8 thoughts on “Scammers, Stop Scamming!

  1. Seems like it would be common sense to make sure the check clears before refunding the incorrect amount. Not to mention the fact that if they make such a mistake as sending you $200 more than they were supposed to they are either completely incompetent (not someone you want to do business with) or they’re up to something.

    I think the reason some people fall for things like this is because they are good people and were raised to assume other people are good too. If Grandma fell for a scam it’s not because she’s old. It’s because in her day people were honest and good. Sadly the reason it is becoming harder for scammers is because people are realizing more and more that you can’t rely on others to be good and honest any more but there are still good people of all ages who will fall for these scams.

    1. Amen. But on the flipside, in a secular society that places money as the ultimate determinate of political power and status (as opposed to the old system of the King deciding it), how can one make a moral case against greed without religion?

      We’re basically strangling out the aspects of our lives which gave us that moral clarity to know this is wrong. How can a secular, materialistic society not fall to such behavior? There is not even the primal ethnic unity that is common in most countries (i.e. don’t scam your fellow ethnicity). America is in deep trouble if the government can’t keep giving welfare to placate the greedy, secular masses.

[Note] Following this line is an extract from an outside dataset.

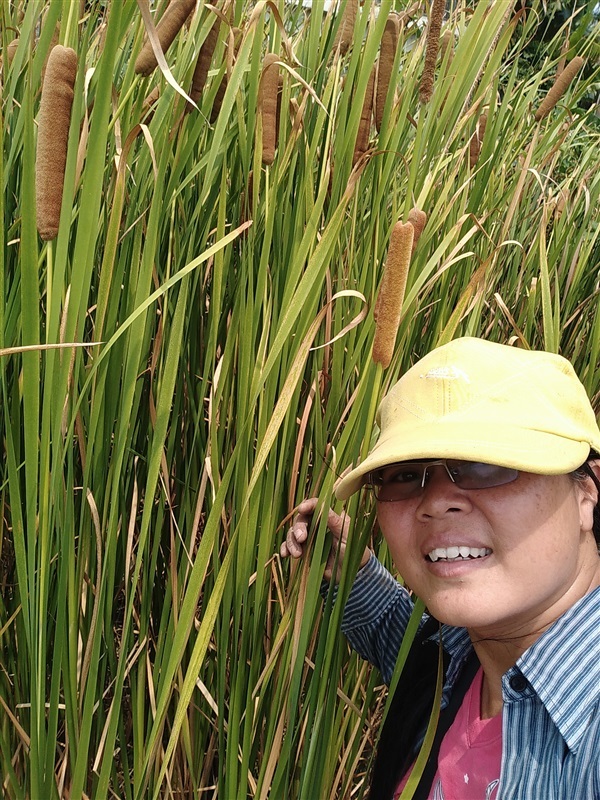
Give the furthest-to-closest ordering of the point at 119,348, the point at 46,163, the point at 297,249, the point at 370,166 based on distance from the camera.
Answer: the point at 370,166 → the point at 297,249 → the point at 119,348 → the point at 46,163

  2. Had the same scam sent to me me for an ad I posted on Craigslist. The aggravating thing is that you can’t call the police to have them arrest the “shipper” when they show up to collect. No crime has been committed unless you cashed the fake check, in which case you are the one that faces the legal consequences.

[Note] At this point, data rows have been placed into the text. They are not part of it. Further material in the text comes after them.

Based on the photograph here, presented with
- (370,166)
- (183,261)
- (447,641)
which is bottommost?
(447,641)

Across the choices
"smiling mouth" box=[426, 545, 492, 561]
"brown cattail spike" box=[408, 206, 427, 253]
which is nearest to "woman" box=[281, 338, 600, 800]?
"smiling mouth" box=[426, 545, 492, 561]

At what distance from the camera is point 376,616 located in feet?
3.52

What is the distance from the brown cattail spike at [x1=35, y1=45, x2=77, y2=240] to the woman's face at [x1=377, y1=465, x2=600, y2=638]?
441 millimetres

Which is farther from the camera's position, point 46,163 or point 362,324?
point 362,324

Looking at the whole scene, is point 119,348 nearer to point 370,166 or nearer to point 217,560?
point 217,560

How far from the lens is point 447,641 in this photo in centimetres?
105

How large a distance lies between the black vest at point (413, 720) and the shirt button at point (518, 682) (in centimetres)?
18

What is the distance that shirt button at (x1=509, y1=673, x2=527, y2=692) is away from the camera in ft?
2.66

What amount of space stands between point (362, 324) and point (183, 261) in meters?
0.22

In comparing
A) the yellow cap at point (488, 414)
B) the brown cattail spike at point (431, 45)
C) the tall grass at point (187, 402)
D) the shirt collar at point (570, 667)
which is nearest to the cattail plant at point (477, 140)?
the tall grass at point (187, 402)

  3. I had a similar situation result from a professional listing with an organization website. All the professionals were sent scam business propositions. An unsolicited $5,000 check came in the mail. I did not know the business the check was written on so I suspected a scam. I took it to the bank. The bank was willing to cash the check no questions asked even though I kept saying I was pretty sure it was a bogus check. It took 15 minutes for the bank to determine that it was bogus! I understand it took up to 6 weeks before the check would bounce, which gives the scammer plenty of time to disappear after collecting the goods. I make it a practice to walk with an online buyer to his or her bank and get the cash if they want to write a check. Otherwise cash is the only currency (use those pens to detect fakes.)

  4. I just want to say I just read the e-mail. The grammar would make me suspicious, you should at least do a spell check if you want to look professional.

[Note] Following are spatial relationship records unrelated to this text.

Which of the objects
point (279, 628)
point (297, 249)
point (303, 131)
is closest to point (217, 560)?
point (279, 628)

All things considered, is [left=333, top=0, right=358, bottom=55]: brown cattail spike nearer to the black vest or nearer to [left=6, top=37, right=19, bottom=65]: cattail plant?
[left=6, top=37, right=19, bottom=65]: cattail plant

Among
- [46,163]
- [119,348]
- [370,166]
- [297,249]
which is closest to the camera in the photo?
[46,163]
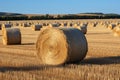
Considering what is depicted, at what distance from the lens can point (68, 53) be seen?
11.9 metres

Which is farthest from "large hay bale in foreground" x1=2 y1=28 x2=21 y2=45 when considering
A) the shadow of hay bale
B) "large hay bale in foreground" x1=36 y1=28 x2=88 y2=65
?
the shadow of hay bale

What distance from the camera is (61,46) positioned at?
40.6 feet

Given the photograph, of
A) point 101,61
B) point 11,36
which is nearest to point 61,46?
point 101,61

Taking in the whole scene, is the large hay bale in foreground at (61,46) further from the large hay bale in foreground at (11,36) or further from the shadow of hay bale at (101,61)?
the large hay bale in foreground at (11,36)

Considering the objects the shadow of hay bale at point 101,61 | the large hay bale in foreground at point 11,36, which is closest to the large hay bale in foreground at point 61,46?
the shadow of hay bale at point 101,61

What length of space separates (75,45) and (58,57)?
697 millimetres

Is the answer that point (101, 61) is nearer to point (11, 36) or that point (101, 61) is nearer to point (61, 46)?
point (61, 46)

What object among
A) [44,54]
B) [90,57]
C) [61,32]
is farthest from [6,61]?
[90,57]

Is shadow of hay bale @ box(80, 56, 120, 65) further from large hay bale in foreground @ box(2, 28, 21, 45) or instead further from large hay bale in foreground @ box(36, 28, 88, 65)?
large hay bale in foreground @ box(2, 28, 21, 45)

  5. You really have to watch out these days, the power of web creation allows scammers to hide, mask, cover up, and make their tricks seem legit. I stay away from things that don’t have phone numbers, pictures, or legit prices, especially when looking for something on say craigslist. Read thoroughly, use your common sense and gut feelings.

  6. A few years ago I had someone who tried the same scheme. I did try to discourage him and he sent a “check” anyway in a rather expensive method. I immeditaly shredded it. Somehow he had my telephone number and kept calling. I guess he finally realized I had actually shredded his check and was not going to send any money and gave up.